§ ATTIVITÀ
Prosegui il brano sul cambio di nome della sindrome ovarica da PCOS a PMOS, riprendendo dopo la sua ultima frase.

§ BRANO FORNITO
Salute femminile

Cambia nome la sindrome ovarica: da PCOS a PMOS

La Sindrome Ovarica Poliendocrino-Metabolica colpisce una donna su otto in età fertile.

Cambia nome la sindrome ovarica: da PCOS a PMOS

La Sindrome Ovarica Poliendocrino-Metabolica, nota come PMOS, rappresenta un cambio terminologico importante a livello scientifico internazionale per definire una condizione che colpisce circa una donna su otto in età fertile, dall’adolescenza alla menopausa. Questo nuovo termine, che sostituisce la precedente sigla PCOS, è stato introdotto per fornire una descrizione più accurata di un disturbo ormonale e metabolico, come evidenziato da uno studio pubblicato su The Lancet nel 2026.

La dottoressa Olga Disoteo, specialista in Endocrinologia, Diabetologia Dietetica e Nutrizione Clinica presso Asst Lariana, spiega che il termine PCOS portava a una focalizzazione eccessiva sulle cisti ovariche, che non rappresentano il cuore della patologia. La nuova sigla PMOS, infatti, evidenzia il coinvolgimento di diversi ormoni, come insulina e androgeni, e sottolinea l’aspetto metabolico della sindrome, che altera la gestione di zuccheri e grassi.

Tra i sintomi più comuni della PMOS ci sono cicli mestruali irregolari, acne, irsutismo e difficoltà di concepimento. Inoltre, questa sindrome comporta un rischio cardiometabolico a lungo termine, con predisposizione a condizioni come ipertensione, colesterolo alto, insulino-resistenza e diabete di tipo 2. Per questo motivo, la prevenzione e la gestione della patologia devono iniziare fin dalla giovane età.

Dati per la comprensione dei grafici

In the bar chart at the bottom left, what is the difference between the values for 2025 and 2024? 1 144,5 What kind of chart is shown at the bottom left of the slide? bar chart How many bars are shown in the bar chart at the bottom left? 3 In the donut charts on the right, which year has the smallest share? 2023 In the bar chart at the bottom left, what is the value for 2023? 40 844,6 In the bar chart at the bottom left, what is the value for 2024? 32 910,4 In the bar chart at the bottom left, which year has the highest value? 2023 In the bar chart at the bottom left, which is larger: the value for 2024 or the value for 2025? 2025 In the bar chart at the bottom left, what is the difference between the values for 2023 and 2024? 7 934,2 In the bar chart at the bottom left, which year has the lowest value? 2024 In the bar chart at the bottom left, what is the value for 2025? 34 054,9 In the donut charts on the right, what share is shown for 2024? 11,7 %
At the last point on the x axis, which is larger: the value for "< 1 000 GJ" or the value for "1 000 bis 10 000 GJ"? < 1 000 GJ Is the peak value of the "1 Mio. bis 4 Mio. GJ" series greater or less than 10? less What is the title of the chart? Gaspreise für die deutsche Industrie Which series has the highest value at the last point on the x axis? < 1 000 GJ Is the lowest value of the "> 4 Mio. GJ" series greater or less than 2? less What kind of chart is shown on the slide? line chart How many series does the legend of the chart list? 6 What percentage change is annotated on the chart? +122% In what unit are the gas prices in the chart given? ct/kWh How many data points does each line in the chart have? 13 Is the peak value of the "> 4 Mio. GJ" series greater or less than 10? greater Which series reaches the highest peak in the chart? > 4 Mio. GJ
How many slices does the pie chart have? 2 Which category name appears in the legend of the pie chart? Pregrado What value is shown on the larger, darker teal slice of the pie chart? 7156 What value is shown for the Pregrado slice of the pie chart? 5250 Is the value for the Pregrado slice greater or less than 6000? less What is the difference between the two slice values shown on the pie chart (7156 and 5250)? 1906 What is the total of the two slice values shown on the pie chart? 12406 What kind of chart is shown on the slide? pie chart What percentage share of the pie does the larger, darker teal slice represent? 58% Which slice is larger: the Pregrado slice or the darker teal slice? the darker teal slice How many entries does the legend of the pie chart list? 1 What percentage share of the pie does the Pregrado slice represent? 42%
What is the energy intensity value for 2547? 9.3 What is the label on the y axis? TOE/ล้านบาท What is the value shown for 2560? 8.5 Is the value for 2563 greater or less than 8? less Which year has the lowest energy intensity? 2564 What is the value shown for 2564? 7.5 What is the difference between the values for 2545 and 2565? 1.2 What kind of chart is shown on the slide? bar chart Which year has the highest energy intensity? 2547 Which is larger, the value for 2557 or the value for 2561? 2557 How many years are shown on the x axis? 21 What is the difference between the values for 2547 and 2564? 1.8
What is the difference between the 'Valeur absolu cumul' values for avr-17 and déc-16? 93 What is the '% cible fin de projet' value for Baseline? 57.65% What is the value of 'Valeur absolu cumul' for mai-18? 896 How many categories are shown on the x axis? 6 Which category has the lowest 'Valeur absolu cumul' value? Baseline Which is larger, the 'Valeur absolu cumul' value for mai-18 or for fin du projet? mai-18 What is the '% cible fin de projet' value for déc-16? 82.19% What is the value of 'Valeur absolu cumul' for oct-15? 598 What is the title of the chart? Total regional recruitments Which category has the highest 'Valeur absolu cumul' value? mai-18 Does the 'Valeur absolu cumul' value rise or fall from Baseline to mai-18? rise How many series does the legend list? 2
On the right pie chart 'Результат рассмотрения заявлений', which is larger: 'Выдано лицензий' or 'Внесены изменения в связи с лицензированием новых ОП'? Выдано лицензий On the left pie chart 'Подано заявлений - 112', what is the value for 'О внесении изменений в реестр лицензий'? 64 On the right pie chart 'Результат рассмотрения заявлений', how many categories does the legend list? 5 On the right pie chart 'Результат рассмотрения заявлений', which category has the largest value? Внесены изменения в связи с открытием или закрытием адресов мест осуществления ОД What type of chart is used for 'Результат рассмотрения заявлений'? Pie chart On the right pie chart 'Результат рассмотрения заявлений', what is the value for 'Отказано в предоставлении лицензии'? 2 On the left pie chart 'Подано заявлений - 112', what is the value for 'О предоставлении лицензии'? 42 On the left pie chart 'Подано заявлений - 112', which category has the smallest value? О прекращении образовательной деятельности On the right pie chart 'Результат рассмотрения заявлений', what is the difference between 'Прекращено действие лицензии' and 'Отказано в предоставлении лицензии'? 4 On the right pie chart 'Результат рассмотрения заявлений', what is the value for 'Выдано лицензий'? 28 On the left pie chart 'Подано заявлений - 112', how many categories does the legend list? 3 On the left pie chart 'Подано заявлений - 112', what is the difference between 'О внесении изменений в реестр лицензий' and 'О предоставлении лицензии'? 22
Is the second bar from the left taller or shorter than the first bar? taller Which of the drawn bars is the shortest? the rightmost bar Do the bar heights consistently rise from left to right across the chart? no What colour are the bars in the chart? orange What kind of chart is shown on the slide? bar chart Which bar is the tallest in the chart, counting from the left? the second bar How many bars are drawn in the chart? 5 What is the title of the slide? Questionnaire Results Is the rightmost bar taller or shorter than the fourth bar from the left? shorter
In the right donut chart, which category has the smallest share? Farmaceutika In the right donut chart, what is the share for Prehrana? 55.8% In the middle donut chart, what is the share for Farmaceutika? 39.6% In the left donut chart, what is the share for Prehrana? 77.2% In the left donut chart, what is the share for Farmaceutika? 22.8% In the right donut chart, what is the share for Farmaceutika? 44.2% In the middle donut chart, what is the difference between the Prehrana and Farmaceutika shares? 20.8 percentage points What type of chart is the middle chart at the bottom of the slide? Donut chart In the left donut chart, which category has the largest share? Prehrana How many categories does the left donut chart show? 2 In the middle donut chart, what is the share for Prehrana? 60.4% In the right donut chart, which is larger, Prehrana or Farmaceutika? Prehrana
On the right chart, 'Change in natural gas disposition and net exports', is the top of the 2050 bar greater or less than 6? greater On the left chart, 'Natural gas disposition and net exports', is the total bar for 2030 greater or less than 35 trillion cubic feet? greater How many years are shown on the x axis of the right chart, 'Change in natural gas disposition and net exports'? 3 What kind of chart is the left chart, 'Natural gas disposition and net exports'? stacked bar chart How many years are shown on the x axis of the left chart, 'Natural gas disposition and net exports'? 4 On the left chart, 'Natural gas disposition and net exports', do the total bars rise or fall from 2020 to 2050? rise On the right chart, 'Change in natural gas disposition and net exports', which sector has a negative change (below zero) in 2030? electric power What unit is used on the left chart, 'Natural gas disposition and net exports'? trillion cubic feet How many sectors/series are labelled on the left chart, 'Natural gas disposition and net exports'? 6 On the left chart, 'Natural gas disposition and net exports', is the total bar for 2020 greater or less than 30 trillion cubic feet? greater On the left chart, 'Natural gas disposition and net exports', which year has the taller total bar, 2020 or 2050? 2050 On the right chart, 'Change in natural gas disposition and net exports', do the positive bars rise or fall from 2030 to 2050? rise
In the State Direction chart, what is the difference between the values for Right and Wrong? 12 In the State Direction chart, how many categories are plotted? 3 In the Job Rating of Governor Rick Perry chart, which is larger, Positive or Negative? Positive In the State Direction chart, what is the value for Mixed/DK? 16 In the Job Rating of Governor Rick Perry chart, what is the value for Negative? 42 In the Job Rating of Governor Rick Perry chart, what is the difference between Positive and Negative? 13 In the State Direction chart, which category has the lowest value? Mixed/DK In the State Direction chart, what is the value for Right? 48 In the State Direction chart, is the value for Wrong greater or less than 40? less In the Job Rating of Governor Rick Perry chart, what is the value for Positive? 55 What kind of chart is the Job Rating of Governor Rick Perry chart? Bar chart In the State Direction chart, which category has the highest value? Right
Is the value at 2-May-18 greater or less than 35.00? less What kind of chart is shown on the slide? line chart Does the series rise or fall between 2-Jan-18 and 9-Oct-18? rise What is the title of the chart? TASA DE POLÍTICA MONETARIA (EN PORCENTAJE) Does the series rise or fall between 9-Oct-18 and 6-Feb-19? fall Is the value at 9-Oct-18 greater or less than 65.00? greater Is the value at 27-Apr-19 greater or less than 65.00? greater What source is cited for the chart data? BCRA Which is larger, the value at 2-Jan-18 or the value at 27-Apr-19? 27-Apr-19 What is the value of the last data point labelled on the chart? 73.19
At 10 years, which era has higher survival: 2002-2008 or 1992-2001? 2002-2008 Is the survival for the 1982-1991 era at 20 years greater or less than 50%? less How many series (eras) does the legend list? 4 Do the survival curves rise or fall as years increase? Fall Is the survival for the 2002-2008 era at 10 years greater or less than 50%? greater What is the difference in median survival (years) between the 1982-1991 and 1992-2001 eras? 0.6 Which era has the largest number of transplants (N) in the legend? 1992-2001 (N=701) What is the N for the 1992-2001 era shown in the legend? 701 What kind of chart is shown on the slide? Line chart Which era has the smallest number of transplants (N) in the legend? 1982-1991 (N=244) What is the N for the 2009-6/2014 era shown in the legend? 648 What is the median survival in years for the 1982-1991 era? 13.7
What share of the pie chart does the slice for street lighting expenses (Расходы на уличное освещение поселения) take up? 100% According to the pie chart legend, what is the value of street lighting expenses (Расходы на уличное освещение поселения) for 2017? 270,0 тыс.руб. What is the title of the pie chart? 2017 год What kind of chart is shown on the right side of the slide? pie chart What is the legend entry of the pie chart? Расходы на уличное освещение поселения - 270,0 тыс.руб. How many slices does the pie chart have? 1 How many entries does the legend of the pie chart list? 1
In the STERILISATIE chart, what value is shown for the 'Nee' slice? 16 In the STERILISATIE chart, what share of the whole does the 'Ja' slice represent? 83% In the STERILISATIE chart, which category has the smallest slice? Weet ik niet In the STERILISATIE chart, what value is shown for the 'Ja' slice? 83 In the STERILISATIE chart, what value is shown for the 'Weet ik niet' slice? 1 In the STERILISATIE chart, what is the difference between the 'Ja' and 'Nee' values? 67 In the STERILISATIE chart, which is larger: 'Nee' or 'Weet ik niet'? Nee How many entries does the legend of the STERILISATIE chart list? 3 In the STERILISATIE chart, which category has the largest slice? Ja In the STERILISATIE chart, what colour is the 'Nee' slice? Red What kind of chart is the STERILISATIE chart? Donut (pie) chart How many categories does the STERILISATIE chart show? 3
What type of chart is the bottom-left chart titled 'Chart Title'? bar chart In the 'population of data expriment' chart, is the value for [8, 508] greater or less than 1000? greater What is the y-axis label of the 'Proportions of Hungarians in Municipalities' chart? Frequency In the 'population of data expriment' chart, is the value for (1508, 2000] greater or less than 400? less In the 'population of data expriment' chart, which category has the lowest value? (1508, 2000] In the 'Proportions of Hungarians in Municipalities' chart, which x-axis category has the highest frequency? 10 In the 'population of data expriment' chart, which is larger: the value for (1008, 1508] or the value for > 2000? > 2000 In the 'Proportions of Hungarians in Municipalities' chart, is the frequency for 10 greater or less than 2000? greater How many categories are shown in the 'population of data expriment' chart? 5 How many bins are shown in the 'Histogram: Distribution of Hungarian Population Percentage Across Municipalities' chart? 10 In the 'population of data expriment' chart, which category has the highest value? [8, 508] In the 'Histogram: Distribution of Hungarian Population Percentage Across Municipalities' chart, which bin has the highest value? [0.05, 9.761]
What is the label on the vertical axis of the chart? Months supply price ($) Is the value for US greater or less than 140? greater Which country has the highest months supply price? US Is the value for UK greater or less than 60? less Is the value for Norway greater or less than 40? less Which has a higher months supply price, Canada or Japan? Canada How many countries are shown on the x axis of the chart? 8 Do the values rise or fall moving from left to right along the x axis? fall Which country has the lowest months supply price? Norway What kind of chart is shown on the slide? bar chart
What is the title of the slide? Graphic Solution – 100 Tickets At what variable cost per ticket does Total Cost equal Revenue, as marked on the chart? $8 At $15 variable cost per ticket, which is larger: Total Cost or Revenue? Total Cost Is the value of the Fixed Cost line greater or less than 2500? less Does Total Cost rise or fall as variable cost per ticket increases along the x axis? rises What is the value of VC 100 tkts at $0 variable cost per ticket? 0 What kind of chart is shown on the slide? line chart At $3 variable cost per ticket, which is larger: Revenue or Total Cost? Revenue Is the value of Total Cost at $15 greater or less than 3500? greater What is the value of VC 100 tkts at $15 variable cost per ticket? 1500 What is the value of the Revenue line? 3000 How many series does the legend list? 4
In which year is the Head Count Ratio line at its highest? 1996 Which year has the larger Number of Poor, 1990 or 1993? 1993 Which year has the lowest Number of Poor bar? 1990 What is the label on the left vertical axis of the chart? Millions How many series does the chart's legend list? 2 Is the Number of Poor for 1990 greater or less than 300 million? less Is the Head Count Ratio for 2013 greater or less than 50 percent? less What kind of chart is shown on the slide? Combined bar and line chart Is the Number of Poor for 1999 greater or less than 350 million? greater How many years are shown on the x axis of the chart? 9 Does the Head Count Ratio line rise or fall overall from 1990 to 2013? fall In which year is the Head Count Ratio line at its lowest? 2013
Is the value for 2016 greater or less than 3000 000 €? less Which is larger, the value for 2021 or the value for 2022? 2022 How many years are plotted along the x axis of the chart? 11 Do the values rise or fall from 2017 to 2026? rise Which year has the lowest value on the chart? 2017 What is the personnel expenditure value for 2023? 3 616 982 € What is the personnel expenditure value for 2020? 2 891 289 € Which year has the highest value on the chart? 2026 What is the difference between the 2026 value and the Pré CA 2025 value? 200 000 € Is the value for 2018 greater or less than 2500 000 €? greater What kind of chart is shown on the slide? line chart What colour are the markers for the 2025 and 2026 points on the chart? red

§ ESERCIZIO SVOLTO
Strategie terapeutiche personalizzate

Non esiste una terapia farmacologica universale per tutte le pazienti affette da PMOS; il trattamento deve essere sempre personalizzato. Tuttavia, le linee guida internazionali concordano sul fatto che il primo e più efficace intervento terapeutico è la modifica dello stile alimentare e dell’attività fisica. La dottoressa Disoteo sottolinea che anche una perdita di peso modesta, tra il 5% e il 10%, può migliorare significativamente la fertilità e i parametri metabolici nelle pazienti in sovrappeso. La Dieta Mediterranea, ricca di verdure, legumi, cereali integrali, pesce e olio extravergine d’oliva, è considerata il modello alimentare più efficace, grazie alle sue proprietà antinfiammatorie e antiossidanti.

Oltre all’alimentazione, l’attività fisica regolare, una buona igiene del sonno e la gestione dello stress sono fattori comportamentali che possono influenzare positivamente l’assetto ormonale. Alcuni integratori nutraceutici possono essere utili, ma la dottoressa Disoteo avverte che la scelta deve essere effettuata dallo specialista sulla base di esami ematici mirati. Tra i principali integratori raccomandati ci sono l’inositolo, la vitamina D, il magnesio e gli omega-3, che contribuiscono alla regolarità del ciclo e alla protezione cardiovascolare.

In conclusione, la PMOS è una condizione comune e gestibile, e il successo del trattamento si basa sulla collaborazione tra endocrinologi, ginecologi, dietologi/nutrizionisti e psicologi. L’alimentazione gioca un ruolo cruciale nel garantire salute e qualità di vita alle donne affette da questa sindrome.